The spec doesn't need to be exhaustive on day one. We added to CLAUDE.md after every new gotcha: wrong navigator type, wrong resource key pattern, wrong scope boundary. By Phase 7, the document captured hard-won knowledge that would be valuable to any WPF developer, AI or no AI.

If you're considering an AI-assisted migration: start with the spec, not the agent.

MCP Closes the Verification Loop

MCP (Model Context Protocol) was the difference between "AI writes code" and "AI migrates an app." The agent builds the project, launches it, inspects the visual tree, takes screenshots, and verifies its own work. Without MCP, the silent XAML failures (blank pages from wrong resource keys, invisible content from wrong navigator types) would have been excruciating to debug.

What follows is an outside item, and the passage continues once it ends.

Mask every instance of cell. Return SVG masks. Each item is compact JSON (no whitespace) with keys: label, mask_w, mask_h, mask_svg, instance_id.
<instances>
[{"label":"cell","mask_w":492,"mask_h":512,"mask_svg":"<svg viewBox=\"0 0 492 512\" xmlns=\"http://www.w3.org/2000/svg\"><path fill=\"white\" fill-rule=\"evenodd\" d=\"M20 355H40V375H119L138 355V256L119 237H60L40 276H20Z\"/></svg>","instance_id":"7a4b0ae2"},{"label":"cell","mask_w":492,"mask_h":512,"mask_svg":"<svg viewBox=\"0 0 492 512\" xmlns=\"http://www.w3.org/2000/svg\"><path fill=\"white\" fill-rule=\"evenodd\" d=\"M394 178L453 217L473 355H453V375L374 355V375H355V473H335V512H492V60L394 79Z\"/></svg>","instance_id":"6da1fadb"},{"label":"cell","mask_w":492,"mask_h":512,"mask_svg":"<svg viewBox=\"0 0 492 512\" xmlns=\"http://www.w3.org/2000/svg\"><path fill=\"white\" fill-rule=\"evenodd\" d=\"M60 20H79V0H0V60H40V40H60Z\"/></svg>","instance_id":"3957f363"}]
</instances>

With MCP, they're caught in the same session they're introduced.

If you're doing AI-assisted UI work without visual verification, you're flying blind. The code can compile perfectly and render nothing.

Bottom Line

The Bottom Line

Text-Grab's migration is a net positive. The code is cleaner (57% LOC reduction isn't just from missing features; MVUX eliminates real boilerplate). The architecture is stronger (DI, services, immutable state). It runs on 3 platforms instead of 1. And ~92% of features made the crossing.

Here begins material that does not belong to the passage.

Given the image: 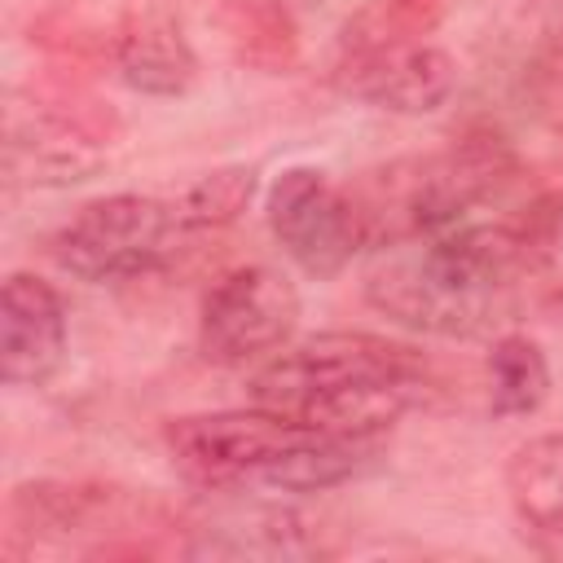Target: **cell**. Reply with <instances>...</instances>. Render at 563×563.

But it's not 100%. And I think that's a more useful story than pretending it is.

If you have a WPF app you're considering migrating, here's my honest advice: port one screen. One afternoon. See what happens. You'll learn more from a single real screen than from any case study, including this one.

The patterns that translate easily will surprise you. The patterns that don't will calibrate your expectations. And that calibration is worth more than any migration promise.